Start of AVAILABLE RECORDS

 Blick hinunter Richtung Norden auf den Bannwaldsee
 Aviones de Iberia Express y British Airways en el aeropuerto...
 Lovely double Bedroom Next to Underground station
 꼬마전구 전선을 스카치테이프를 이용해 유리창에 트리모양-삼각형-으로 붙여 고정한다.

End of AVAILABLE RECORDS
Start of AVAILABLE RECORDS

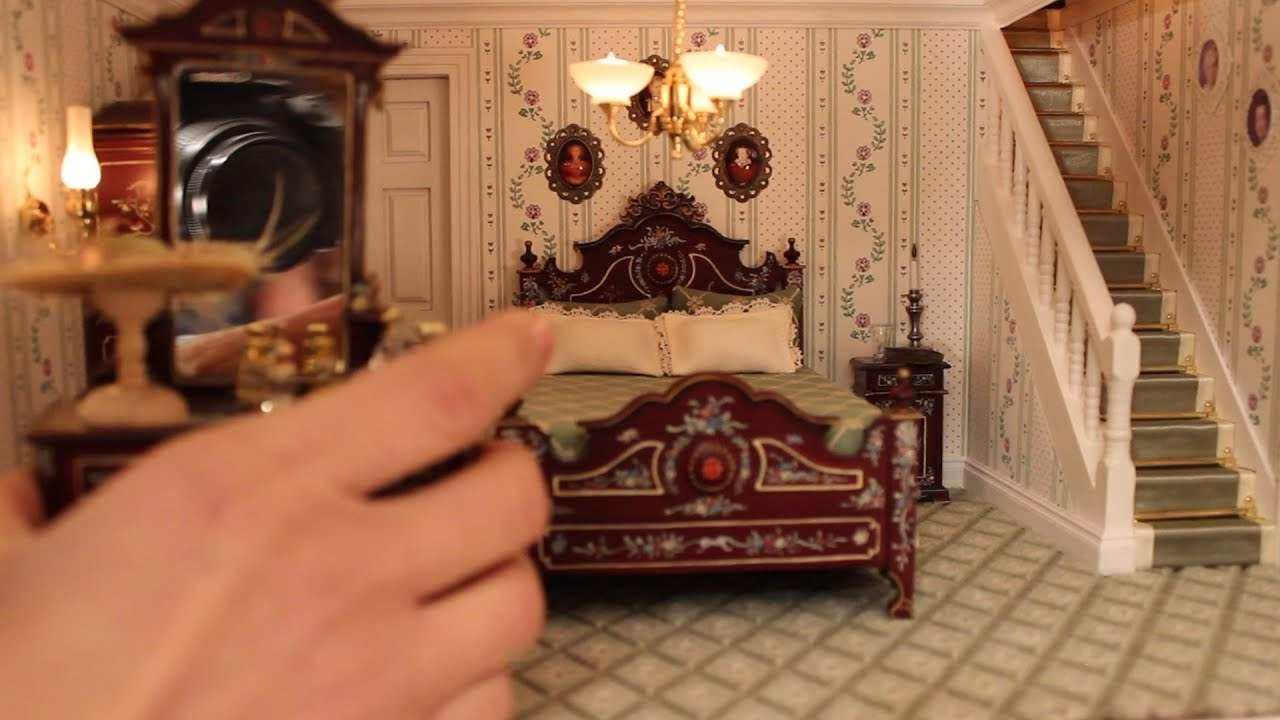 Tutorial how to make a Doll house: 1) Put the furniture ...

End of AVAILABLE RECORDS

WHAT IS REQUIRED |
Everything from the line containing "Aviones de Iberia" through the line containing "꼬마전구 전선을 스카치테이프를" in the material above should be retyped exactly, both ends included, and nothing more.

REPLY TO THE TASK |
 Aviones de Iberia Express y British Airways en el aeropuerto...
 Lovely double Bedroom Next to Underground station
 꼬마전구 전선을 스카치테이프를 이용해 유리창에 트리모양-삼각형-으로 붙여 고정한다.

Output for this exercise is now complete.